I am currently trying to solve the problem Add and Search Words Data Structure on leetcode. The question is as follows:
Design a data structure that supports adding new words and finding if a string matches any previously added string.
Implement the WordDictionary class:
WordDictionary()Initializes the object.
void addWord(word)Addswordto the data structure, it can be matched later.
bool search(word)Returnstrueif there is any string in the data structure that matcheswordorfalseotherwise. word may contain dots.where dots can be matched with any letter.
My Strategy:
My strategy involves representing a trie with a hashmap instead of a traditional linked-list-based tree structure, aiming for better performance and lower complexity. By using a hashmap, we can quickly access the next node without traversing through unnecessary nodes, making operations faster especially with large datasets.

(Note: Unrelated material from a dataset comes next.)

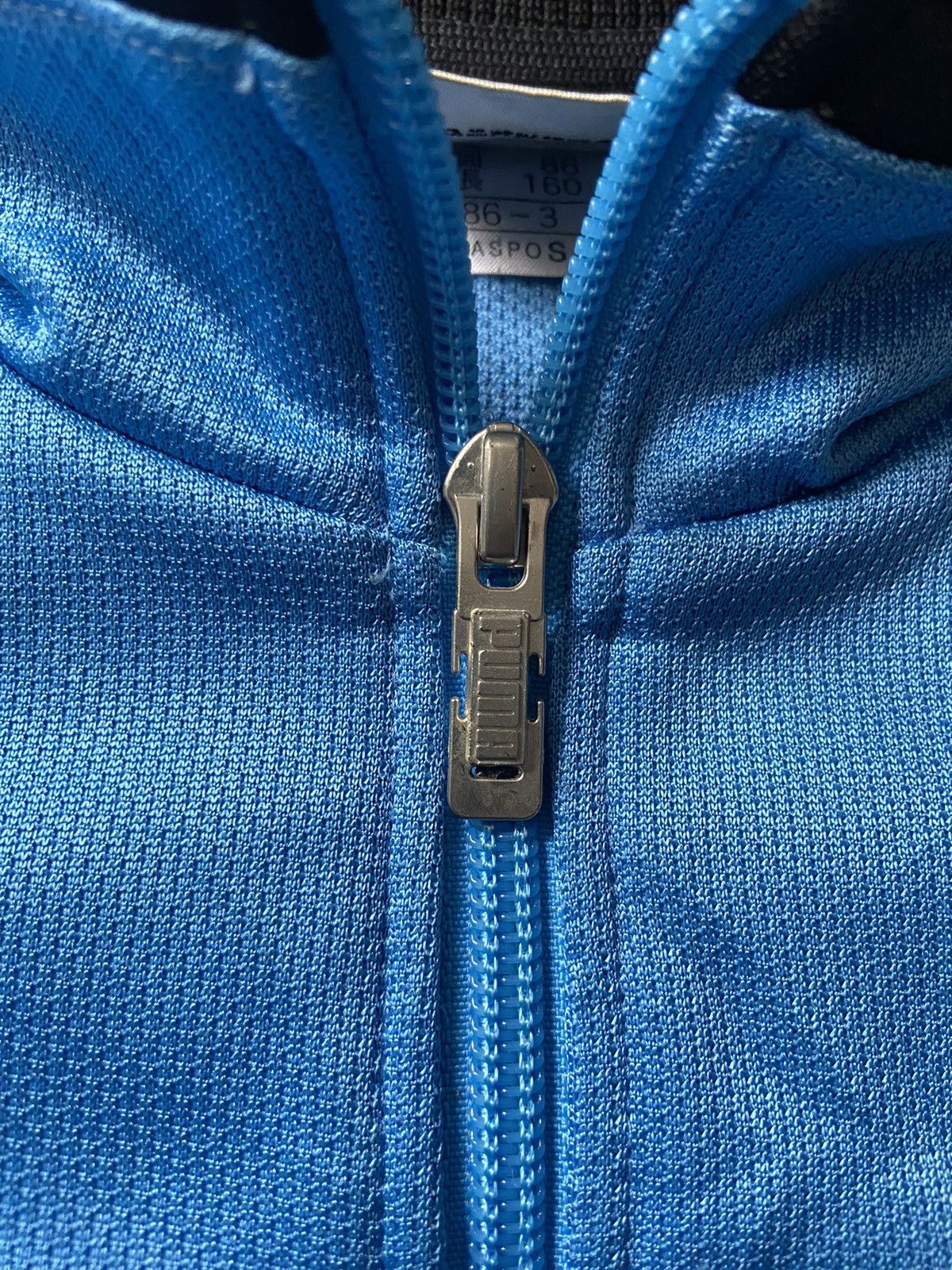Puma ❤️‍🔥RARE❤️‍🔥 Jubilo Iwata tracksuit jacket 90s Size US S / EU 44-46 / 1 - 6 Thumbnail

For example, when inserting words like apple and application into this structure, it's organized as nested hashmaps where each character in a word points to another hashmap representing the next character. The end of a word is marked with a special key-value pair {'end': {}}. This way, we efficiently store and search for words with minimal space and time complexity.
My Code:
class WordDictionary(object):
def __init__(self):
self.map = {}
def addWord(self, word):
"""
:type word: str
:rtype: None
"""
current = self.map
for i in word:
if i in current:
current = current[i]
else:
current[i] = {}
current = current[i]
current['end'] = {}
return
def search(self, word):
"""
:type word: str
:rtype: bool
"""
current = self.map
for i in word:
if i in current:
current = current[i]
elif i == '.':
current = {key: value for d in current.values() for key, value in d.items()}
else:
return False
if 'end' in current:
return True
return False
The solution seems to be effective for the majority of cases, but I've hit a error with test case 16, where it's not giving the right outcome. The length of test case 16 makes it particularly challenging to pinpoint where the mistake is happening. I'm in need of some guidance to track down and fix this logical error. Would you be able to lend a hand in sorting this out?
One thing searching in a trie shares with binary search is that it keeps shrinking the possibilities between a range; except instead of binary, it's character-by-character, and instead of dividing down the binary middle, it uses the position in the word. (It still performs with log n iid, see Tong2016Smoothed.)
However, when it gets to a wildcard (.), one can't add to the possibilities and do them in parallel. In general, we will have holes in the output such that it is not represented in a single range. For example, when searching for c.t in {cat, cel, cut}, cat and cut are included but cel, in the middle, is not. I think I've modified this code to do this by taking multiple paths.
class WordDictionary(object):
def __init__(self):
self.node = None
self.map = {}
def __repr__(self):
if self.node and self.map:
return "\"{0}\".{1}".format(self.node, self.map)
elif self.node:
return "\"{0}\"".format(self.node)
elif self.map:
return "∅.{0}".format(self.map)
else:
return "<error>"
def addWord(self, word: str) -> None:
current = self
for i in word:
if not i in current.map:
current.map[i] = WordDictionary()
current = current.map[i]
current.node = word
def match(self, word: str) -> str:
if not word:
"""
in-order sub-trie traversal will enumerate the words that have
`word` as a prefix (hence prefix-tree); (not used)
"""
if self.node:
yield self.node
return
i = word[0]
rest = word[1:]
if i == '.':
for wild in self.map.values():
yield from wild.match(rest)
elif i in self.map:
yield from self.map[i].match(rest)
def search(self, word: str) -> bool:
return next(self.match(word), None) != None
words = WordDictionary()
words.addWord("zulu")
words.addWord("november")
words.addWord("mike")
words.addWord("yankee")
words.addWord("cat")
words.addWord("cate")
words.addWord("cel")
words.addWord("cut")
words.addWord("cute")
print("words: {0}".format(words))
print("first match a:", next(words.match("a"), None))
print("first match mi..:", next(words.match("mi.."), None))
print("search a:", words.search("a"))
print("search c.t:", words.search("c.t"))
print("search z.lu:", words.search("z.lu"))
print("search mi..:", words.search("mi.."))
print("search ..:", words.search(".."))
print("search ....:", words.search("...."))
print("search c.te", words.search("c.te"))
The match function is a (recursive) generator for all the words that could be possible using the string with wildcards. The self.node string is a more expressive form of the end sentinel; end could be used, but the way I've written search requires that any words are returned from match. (Sorry for the python3 instead of python, this is not my usual language at all.)